Start of Reading text
On Friday, we learned that the UK economy came to a grinding hald in the first three months of the new Labour government.

Experts blamed PM Keir Starmer and chancellor Rachel Reeves for talking down the economy and terrifying businesses and consumers by hiking taxes in the Budget.

The tax hikes duly came and on Friday Deutsche Bank warned they will destroy 100,000 British jobs.

Which brings me to Monday.

First up on today’s doom scroll was news that our gas and electricity bills will jump again from January, rather than falling as expected.

This will place even more pressure on households following October’s 10% increase in the energy cap to £1,717 a year. Within weeks, that will climb £19 to £1,736, according to consultancy Cornwall Insight.

Adding to the gloom, it warned that “prices will be staying relatively high for the remainder of winter.”
End of Reading text
Start of Given entries
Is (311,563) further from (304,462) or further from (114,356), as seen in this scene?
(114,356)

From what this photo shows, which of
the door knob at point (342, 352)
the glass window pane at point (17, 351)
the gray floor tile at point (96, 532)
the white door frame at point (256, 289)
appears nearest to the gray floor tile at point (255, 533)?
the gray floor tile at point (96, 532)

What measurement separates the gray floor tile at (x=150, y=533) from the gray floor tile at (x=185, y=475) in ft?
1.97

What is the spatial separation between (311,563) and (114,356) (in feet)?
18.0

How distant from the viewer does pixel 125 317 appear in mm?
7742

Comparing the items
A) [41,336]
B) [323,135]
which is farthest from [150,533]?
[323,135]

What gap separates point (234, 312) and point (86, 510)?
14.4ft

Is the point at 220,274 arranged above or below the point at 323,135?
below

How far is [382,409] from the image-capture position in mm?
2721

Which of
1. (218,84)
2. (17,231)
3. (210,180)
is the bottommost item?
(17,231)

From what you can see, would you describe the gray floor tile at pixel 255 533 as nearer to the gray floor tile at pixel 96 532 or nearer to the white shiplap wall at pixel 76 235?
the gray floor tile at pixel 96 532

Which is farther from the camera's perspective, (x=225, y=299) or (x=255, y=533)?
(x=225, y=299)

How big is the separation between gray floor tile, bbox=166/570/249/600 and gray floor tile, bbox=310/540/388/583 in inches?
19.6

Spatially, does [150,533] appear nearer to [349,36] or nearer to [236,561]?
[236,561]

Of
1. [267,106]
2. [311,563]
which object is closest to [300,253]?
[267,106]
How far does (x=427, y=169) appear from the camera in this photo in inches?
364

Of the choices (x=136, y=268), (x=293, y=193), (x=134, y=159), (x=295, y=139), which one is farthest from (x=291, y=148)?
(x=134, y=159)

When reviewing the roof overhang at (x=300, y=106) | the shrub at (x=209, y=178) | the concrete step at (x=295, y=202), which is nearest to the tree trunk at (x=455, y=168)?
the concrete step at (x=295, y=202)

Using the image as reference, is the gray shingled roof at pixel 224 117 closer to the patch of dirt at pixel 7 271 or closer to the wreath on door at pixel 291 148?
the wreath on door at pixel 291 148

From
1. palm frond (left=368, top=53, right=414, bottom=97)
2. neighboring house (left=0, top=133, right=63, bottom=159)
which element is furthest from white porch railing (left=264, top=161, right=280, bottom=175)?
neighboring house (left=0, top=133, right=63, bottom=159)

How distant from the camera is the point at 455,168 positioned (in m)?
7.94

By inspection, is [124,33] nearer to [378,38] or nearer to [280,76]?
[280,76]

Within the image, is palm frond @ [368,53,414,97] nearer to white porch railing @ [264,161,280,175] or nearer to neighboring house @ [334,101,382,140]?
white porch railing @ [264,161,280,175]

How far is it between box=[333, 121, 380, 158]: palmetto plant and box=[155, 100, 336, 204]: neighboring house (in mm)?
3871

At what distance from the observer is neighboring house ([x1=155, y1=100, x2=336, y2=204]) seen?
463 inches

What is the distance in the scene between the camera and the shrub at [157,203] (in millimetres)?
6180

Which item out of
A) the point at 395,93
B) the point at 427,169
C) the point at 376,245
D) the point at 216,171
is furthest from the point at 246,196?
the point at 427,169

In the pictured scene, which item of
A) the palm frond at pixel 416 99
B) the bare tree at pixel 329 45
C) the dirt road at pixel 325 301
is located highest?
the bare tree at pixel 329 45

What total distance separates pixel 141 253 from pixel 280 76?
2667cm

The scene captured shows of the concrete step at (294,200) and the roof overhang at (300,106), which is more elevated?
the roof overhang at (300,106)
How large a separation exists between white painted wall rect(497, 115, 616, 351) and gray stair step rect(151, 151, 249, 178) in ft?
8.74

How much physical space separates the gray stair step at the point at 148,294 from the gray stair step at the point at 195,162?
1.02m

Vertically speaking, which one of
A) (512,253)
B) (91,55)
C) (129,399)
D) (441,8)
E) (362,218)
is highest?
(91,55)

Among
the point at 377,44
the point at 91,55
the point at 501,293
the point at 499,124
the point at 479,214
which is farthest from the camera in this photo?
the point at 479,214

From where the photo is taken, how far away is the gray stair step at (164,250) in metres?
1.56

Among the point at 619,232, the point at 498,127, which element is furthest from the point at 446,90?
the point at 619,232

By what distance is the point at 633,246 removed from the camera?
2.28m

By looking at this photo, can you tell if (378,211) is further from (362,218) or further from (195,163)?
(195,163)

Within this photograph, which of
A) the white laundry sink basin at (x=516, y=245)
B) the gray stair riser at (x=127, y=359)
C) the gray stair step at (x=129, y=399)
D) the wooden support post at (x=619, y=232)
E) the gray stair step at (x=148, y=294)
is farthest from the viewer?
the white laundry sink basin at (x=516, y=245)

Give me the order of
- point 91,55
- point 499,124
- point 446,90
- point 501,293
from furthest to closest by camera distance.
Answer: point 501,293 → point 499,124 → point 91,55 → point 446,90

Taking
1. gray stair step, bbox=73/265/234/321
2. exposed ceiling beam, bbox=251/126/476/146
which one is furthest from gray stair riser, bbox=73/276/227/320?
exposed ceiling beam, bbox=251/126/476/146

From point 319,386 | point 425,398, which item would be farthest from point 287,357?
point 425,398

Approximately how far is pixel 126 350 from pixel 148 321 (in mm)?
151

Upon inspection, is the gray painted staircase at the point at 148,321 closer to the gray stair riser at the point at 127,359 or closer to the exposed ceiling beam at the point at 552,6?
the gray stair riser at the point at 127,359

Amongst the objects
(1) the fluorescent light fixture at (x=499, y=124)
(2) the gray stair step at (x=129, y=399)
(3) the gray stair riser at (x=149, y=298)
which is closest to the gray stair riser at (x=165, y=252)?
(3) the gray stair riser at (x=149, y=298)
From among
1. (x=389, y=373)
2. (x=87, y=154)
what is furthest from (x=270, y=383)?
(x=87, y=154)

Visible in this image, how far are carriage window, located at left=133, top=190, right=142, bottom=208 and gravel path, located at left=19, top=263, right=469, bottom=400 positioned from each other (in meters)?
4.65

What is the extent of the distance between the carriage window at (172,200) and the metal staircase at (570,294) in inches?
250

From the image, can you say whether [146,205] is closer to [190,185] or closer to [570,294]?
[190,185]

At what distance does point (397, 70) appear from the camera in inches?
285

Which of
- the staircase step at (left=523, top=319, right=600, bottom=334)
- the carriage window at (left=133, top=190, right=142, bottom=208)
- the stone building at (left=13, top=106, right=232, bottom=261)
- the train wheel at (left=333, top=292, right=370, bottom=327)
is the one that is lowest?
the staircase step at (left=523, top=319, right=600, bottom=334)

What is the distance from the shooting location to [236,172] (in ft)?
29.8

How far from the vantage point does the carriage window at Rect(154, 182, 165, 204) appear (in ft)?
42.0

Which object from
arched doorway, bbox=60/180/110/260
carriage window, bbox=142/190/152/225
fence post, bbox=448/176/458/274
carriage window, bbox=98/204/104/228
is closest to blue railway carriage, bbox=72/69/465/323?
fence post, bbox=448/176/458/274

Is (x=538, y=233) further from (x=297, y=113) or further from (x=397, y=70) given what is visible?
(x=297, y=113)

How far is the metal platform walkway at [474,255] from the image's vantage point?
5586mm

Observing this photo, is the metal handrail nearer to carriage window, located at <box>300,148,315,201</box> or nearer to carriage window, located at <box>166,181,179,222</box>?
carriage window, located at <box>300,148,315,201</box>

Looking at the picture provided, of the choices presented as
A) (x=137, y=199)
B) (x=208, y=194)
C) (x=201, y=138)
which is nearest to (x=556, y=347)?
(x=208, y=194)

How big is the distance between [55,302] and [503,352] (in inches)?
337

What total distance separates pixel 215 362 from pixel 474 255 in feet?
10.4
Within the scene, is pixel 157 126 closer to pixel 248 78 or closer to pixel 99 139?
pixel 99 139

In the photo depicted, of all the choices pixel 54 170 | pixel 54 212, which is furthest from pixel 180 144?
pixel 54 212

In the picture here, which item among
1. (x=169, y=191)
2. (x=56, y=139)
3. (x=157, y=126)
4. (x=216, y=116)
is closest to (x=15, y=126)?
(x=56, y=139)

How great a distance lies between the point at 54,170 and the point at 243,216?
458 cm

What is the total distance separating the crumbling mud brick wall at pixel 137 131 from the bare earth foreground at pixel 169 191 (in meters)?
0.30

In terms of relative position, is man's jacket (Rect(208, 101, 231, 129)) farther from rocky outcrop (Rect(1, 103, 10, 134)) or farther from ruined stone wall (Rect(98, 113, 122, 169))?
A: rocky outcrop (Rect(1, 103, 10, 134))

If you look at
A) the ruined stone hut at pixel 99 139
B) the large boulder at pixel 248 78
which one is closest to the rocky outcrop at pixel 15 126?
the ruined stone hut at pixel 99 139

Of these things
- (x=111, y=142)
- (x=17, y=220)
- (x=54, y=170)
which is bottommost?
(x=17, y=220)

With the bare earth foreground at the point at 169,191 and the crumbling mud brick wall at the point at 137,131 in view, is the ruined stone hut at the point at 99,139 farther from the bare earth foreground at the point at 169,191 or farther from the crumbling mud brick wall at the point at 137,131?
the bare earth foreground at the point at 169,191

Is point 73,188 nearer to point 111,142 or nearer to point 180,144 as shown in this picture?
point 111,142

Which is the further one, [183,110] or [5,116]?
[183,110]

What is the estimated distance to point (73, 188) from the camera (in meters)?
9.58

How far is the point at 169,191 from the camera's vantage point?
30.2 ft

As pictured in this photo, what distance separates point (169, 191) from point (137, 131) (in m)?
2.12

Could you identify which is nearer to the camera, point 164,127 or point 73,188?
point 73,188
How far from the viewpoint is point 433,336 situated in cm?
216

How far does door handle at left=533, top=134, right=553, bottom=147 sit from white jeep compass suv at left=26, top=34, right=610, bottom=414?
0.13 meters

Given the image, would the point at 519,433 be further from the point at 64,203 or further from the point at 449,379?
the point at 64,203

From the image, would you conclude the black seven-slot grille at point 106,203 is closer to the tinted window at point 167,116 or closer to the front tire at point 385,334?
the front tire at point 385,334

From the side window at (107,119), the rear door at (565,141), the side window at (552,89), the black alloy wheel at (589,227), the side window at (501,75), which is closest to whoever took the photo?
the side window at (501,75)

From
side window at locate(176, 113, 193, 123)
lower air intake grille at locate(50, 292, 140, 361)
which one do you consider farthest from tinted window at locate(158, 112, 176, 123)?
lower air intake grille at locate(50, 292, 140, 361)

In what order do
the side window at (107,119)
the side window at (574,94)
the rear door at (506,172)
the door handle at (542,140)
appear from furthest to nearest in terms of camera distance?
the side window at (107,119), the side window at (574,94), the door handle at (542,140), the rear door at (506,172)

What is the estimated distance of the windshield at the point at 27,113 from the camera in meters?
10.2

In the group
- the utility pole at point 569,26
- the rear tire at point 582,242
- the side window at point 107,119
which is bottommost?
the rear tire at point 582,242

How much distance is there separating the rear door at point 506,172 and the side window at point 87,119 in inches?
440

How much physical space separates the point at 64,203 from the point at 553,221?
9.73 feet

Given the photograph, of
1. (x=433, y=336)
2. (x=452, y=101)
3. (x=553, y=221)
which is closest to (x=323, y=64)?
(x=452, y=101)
End of Given entries
## What you will do
A: Pull out each line of the records that contains the word "physical".
B: Write the next part of the article on the UK economy, starting after its final sentence.

## Answers in order
A:
How much physical space separates the gray stair step at the point at 148,294 from the gray stair step at the point at 195,162?
How much physical space separates the point at 64,203 from the point at 553,221?

B:
With an early cold snap forecast this week, that’s the last news we needed. Unfortunately, there’s plenty more where that came from.

Consumer price inflation (CPI) fell to 1.7% in September but the Bank of England has warned it will return to around 2.75% in the rest of the year.

That’s largely down to Labour’s Budget tax hikes. Mortgage rates will remain higher as a result.

This morning, online estate agent Rightmove revealed that house prices fell more than £5,000 in November. That’s more than expected but hardly surprising.

Insolvency specialist Begbies Traynor has just forecast that more British businesses will go bust due to Labour’s tax hikes and interest rates.

That’s good news for Begbies Traynor, which is going to be busy. It’s bad news for thousands of businesses that will now go to the wall.

Today we also learned that Labour ministers are drawing up plans to deal with food shortages if farmers go on strike over Reeves’ Budget IHT raid.

Food shortages! Just what we need. And completely unnecessary, too.

It’s just another way that Labour’s Budget has backfired.

And here’s another Rachel Reeves own goal.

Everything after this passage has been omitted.